A pasta disse também que colabora integralmente com todos os trâmites investigativos da Polícia Civil. A secretaria informou que "os policiais militares já foram ouvidos e as armas disponibilizadas à perícia."

De acordo com os policiais envolvidos na ocorrência, "equipes do Batalhão de Polícia de Choque realizavam policiamento na esquina da Estrada Marechal Miguel Salazar com rua Geremias quando dois homens em uma motocicleta atiraram contra a guarnição", relatou a secretaria

Menino foi chamado de criminoso

A PM do RJ publicou na manhã da segunda um texto em que se referia a Thiago como "criminoso". A publicação chegou a somar mais de 350 mil visualizações até a tarde de segunda. Segundo o ECA (Estatuto da Criança e do Adolescente), crianças e adolescentes não cometem crimes, mas atos infracionais.

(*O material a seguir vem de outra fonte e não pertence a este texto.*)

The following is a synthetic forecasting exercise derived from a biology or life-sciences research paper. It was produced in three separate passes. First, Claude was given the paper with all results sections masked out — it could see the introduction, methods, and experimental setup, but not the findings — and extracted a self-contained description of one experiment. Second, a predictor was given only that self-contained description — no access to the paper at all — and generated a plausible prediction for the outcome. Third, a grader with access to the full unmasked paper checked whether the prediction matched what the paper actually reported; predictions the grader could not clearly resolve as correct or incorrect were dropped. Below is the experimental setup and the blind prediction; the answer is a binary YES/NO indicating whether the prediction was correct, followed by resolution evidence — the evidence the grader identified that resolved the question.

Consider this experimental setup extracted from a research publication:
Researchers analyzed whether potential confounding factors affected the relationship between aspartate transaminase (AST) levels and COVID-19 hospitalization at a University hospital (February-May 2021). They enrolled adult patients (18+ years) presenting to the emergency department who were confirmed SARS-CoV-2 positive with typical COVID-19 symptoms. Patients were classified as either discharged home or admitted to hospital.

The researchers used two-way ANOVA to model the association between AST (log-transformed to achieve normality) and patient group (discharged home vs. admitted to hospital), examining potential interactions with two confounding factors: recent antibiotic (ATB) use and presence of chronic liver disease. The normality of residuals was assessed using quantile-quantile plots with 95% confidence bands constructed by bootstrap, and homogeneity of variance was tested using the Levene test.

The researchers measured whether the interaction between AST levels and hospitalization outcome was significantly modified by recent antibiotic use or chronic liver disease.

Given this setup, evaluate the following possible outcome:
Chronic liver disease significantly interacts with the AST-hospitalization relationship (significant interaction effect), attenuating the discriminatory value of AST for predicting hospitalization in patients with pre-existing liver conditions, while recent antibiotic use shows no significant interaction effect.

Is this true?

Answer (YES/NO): NO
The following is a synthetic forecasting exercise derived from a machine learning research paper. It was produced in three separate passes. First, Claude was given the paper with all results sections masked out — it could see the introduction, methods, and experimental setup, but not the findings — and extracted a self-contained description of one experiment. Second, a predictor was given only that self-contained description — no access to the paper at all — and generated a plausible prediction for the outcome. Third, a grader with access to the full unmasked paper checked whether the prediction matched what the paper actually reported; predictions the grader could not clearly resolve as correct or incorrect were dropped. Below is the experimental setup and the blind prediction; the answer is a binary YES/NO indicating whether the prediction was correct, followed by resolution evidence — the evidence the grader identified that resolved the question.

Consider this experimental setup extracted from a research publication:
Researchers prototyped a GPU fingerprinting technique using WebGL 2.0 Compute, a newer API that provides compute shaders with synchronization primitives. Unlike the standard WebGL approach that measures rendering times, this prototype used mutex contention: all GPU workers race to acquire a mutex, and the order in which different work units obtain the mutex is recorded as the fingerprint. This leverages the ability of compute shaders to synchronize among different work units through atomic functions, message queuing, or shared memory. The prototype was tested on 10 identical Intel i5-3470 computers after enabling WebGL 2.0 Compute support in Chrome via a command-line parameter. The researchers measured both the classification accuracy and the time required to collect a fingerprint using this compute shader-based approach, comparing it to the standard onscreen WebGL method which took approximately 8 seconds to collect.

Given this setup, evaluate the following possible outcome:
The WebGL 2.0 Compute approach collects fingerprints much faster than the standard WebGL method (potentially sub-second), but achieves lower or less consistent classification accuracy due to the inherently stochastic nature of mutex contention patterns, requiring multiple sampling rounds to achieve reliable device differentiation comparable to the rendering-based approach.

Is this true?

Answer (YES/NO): NO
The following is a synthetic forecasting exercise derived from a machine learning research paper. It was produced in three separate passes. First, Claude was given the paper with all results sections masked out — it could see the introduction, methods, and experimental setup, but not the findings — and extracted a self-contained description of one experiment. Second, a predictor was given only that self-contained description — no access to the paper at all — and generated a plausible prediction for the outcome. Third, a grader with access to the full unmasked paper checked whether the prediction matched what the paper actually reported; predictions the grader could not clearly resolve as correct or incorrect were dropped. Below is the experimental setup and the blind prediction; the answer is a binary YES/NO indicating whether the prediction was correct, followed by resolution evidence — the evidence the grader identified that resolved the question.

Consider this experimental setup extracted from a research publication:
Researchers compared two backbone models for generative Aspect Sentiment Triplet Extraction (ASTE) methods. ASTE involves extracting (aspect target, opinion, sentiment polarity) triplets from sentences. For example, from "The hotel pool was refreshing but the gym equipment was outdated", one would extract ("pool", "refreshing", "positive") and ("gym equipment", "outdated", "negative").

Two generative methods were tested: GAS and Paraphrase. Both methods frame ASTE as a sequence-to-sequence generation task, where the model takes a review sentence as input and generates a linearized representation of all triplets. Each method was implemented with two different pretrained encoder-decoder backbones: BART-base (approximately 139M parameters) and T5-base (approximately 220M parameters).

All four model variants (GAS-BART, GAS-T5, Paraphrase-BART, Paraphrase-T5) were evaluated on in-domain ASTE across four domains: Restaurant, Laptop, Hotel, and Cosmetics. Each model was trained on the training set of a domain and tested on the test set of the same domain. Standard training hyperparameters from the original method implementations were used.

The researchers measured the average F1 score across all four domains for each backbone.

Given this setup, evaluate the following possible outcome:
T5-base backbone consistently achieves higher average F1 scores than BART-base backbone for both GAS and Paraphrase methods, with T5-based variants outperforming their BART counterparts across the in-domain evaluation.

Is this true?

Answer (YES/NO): YES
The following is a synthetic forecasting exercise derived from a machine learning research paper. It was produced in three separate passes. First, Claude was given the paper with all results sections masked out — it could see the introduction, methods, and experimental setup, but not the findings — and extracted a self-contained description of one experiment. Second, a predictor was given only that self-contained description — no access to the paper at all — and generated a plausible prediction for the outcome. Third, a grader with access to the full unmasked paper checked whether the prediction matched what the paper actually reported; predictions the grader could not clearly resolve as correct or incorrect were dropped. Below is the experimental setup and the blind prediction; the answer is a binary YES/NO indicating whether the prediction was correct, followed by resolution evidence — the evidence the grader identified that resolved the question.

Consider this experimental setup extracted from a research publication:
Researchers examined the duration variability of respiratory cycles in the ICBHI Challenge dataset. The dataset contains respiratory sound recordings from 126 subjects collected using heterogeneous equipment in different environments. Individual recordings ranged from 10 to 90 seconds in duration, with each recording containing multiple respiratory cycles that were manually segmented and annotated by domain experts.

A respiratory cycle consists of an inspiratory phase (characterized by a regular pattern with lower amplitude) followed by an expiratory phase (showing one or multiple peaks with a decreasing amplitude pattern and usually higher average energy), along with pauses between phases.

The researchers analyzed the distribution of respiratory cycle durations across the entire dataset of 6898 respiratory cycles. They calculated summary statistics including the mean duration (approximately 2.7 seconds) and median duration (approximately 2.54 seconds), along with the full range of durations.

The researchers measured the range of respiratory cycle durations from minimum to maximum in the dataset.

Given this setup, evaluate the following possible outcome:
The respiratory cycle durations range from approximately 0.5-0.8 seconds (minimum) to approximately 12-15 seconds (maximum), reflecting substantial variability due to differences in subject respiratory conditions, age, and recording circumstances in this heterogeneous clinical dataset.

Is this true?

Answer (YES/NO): NO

Mensagem foi apagada horas depois. "Entramos com um pedido judicial para que a polícia retirasse a postagem em que dizia que ele estava armado e se referindo a ele como 'criminoso'. A postagem foi apagada", afirma Silva, da Comissão de Direitos Humanos da Alerj.

A Defensoria Pública do Rio de Janeiro vai entrar com um pedido para ter acesso ao resultado da perícia realizada no local, segundo Silva. "Houve um homicídio, com o agravante de a vítima ser um adolescente. Na esfera civil, o Estado tem que reparar esse dano."